In the case of a glide reflection (No. 5) U is a symmetric orthogonal matrix, the axis of f is parallel to the eigenspace of U for the eigenvalue 1, and a coefficient vector a for the equation of the axis is normal to the axis, hence, in the eigenspace for the eigenvalue -1 of U = transp(U) , and, therefore, the axis of the glide reflection is the unique stabilized line with coefficient vector a in the eigenspace for the eigenvalue -1. If there is a stabilized line for which the coefficient vector a is an eigenvector for the eigenvalue 1 of transp(U) = U, then by the corollary above v must be perpendicular to a, hence, perpendicular to the eigenspace of U for the eigenvalue 1, and so f would be a reflection, not a glide reflection. Therefore, the axis of a glide reflection is the only line stabilized by a glide reflection.
The case of an orientation-reversing affine transformation of order 2 (No. 4) contains the case of a reflection, in which case it is obvious that any line perpendicular to the axis of the reflection is stabilized. The general situation is somewhat similar.
Since f has order 2, one has U v = -v, and, therefore, (1 + U)v = 0, from which it follows that v is in the column space of (1 - U). Therefore, as above, there is a line of fixed points c of f that is a translate of the 1-dimensional nullspace of 1 - U. What is the equation of this line? In particular, what vector may be used as its coefficient (normal) vector? A vector parallel to the nullspace of 1 - U is perpendicular to the row space of 1 - U. The row space of 1 - U is the same as the column space of 1 - transp(U) , and the relation (1 + transp(U) )(1 - transp(U) ) = 0 between two rank 1 matrices shows that the column space of 1 - transp(U) is equal to the nullspace of 1 + transp(U) . Hence, a vector normal to the fixed line of f is characterized as an eigenvector for the eigenvalue -1 of transp(U) . It was explained above that there is one and only one stabilized line with this coefficient vector, and it is, therefore, the fixed line.

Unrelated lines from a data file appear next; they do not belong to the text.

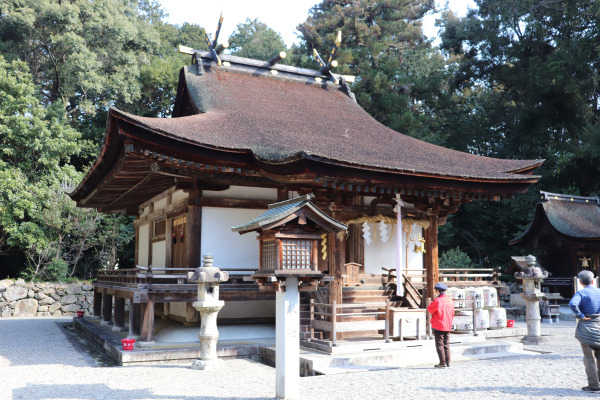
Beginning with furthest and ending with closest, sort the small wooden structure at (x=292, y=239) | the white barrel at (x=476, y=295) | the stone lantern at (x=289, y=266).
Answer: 1. the white barrel at (x=476, y=295)
2. the small wooden structure at (x=292, y=239)
3. the stone lantern at (x=289, y=266)

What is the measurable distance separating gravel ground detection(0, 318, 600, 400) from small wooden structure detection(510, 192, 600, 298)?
11275 millimetres

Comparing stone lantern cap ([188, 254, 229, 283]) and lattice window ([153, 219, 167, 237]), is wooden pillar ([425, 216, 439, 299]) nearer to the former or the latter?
stone lantern cap ([188, 254, 229, 283])

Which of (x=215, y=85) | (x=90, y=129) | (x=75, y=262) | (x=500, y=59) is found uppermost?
(x=500, y=59)

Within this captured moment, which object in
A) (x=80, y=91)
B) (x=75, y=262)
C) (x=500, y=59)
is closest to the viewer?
(x=75, y=262)

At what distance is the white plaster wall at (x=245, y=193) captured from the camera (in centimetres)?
1226

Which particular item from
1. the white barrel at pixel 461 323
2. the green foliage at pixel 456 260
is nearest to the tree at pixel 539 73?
the green foliage at pixel 456 260

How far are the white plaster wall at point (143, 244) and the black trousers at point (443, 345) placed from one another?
10.6m

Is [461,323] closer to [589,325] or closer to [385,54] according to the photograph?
[589,325]

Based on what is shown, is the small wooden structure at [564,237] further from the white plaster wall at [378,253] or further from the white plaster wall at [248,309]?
the white plaster wall at [248,309]

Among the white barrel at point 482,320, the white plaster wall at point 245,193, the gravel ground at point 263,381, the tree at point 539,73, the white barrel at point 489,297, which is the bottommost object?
the gravel ground at point 263,381

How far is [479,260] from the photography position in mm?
29531

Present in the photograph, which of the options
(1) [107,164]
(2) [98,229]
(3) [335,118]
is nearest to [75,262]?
(2) [98,229]

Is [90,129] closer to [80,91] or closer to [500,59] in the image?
[80,91]

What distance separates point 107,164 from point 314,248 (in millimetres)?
7098
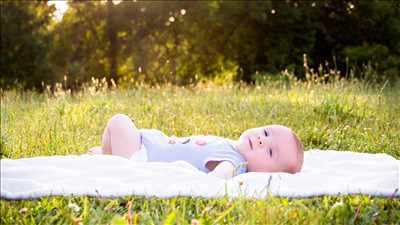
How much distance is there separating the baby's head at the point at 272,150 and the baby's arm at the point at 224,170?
210 millimetres

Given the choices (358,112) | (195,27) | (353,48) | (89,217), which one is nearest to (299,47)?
(353,48)

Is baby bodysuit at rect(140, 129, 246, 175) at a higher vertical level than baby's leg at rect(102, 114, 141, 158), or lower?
lower

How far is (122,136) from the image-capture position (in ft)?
12.8

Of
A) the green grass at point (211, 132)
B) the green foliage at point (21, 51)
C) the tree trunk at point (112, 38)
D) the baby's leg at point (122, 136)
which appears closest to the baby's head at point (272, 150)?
the baby's leg at point (122, 136)

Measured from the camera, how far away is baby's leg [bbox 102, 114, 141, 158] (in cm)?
387

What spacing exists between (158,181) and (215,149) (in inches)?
30.3

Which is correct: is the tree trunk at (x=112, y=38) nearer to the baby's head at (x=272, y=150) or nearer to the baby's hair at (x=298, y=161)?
the baby's head at (x=272, y=150)

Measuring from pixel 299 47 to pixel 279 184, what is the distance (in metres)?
19.1

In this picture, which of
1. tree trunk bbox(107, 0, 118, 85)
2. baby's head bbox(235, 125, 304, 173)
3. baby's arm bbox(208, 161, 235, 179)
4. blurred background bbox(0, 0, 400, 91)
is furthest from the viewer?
tree trunk bbox(107, 0, 118, 85)

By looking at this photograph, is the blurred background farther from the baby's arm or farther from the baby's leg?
the baby's arm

Of course, 1 is also an eigenvalue of transp(U) , and, as explained above, any line of the form a . x = c with a an eigenvector of transp(U) for the eigenvalue 1 is a stabilized line provided that a is normal to v. This latter condition is seen as follows: from the fact that a is in the nullspace of 1 - transp(U) it follows that a is normal to the row space of 1 - transp(U) , which is the same as the column space of 1 - U and the nullspace of 1 + U where v is known to reside. The stabilized lines a . x = c, where transp(U) a = a, are not fixed lines since there is only one fixed line, as discussed above.